> _JOB_: Please recast every line of the rows below as a Markdown table with the columns Line No. and Line Text, leaving out blank lines and the pictures.

> _INPUT DATA_:

+ + +

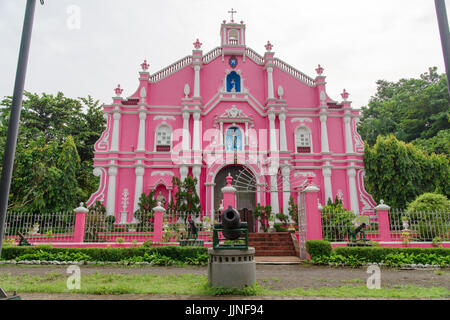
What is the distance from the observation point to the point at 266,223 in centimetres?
1454

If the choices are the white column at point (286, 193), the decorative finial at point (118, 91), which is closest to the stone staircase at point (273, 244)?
the white column at point (286, 193)

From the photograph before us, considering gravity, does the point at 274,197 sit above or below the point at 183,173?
below

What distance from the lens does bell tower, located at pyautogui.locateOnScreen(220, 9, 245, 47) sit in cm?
1983

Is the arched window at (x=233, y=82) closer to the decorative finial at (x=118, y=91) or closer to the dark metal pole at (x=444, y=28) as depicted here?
the decorative finial at (x=118, y=91)

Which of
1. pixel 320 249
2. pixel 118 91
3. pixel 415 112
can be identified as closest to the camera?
pixel 320 249

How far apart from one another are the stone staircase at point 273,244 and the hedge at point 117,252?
2.83 metres

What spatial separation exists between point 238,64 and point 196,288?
16617 mm

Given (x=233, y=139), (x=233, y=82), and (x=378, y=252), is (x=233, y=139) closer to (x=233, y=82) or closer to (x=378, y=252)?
(x=233, y=82)

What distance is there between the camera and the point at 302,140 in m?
18.6

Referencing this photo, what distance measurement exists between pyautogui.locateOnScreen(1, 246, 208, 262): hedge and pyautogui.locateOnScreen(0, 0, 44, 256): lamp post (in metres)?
6.09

+ + +

> _SOLUTION BELOW_:
| Line No. | Line Text |
|---|---|
| 1 | What is the distance from the observation point to the point at 266,223 in centimetres? |
| 2 | 1454 |
| 3 | If the choices are the white column at point (286, 193), the decorative finial at point (118, 91), which is closest to the stone staircase at point (273, 244)? |
| 4 | the white column at point (286, 193) |
| 5 | From the photograph before us, considering gravity, does the point at 274,197 sit above or below the point at 183,173? |
| 6 | below |
| 7 | What distance from the lens does bell tower, located at pyautogui.locateOnScreen(220, 9, 245, 47) sit in cm? |
| 8 | 1983 |
| 9 | Is the arched window at (x=233, y=82) closer to the decorative finial at (x=118, y=91) or closer to the dark metal pole at (x=444, y=28) as depicted here? |
| 10 | the decorative finial at (x=118, y=91) |
| 11 | Which of |
| 12 | 1. pixel 320 249 |
| 13 | 2. pixel 118 91 |
| 14 | 3. pixel 415 112 |
| 15 | can be identified as closest to the camera? |
| 16 | pixel 320 249 |
| 17 | How far apart from one another are the stone staircase at point 273,244 and the hedge at point 117,252? |
| 18 | 2.83 metres |
| 19 | What spatial separation exists between point 238,64 and point 196,288? |
| 20 | 16617 mm |
| 21 | Given (x=233, y=139), (x=233, y=82), and (x=378, y=252), is (x=233, y=139) closer to (x=233, y=82) or closer to (x=378, y=252)? |
| 22 | (x=233, y=82) |
| 23 | What distance is there between the camera and the point at 302,140 in m? |
| 24 | 18.6 |
| 25 | Referencing this photo, what distance measurement exists between pyautogui.locateOnScreen(1, 246, 208, 262): hedge and pyautogui.locateOnScreen(0, 0, 44, 256): lamp post (in metres)? |
| 26 | 6.09 |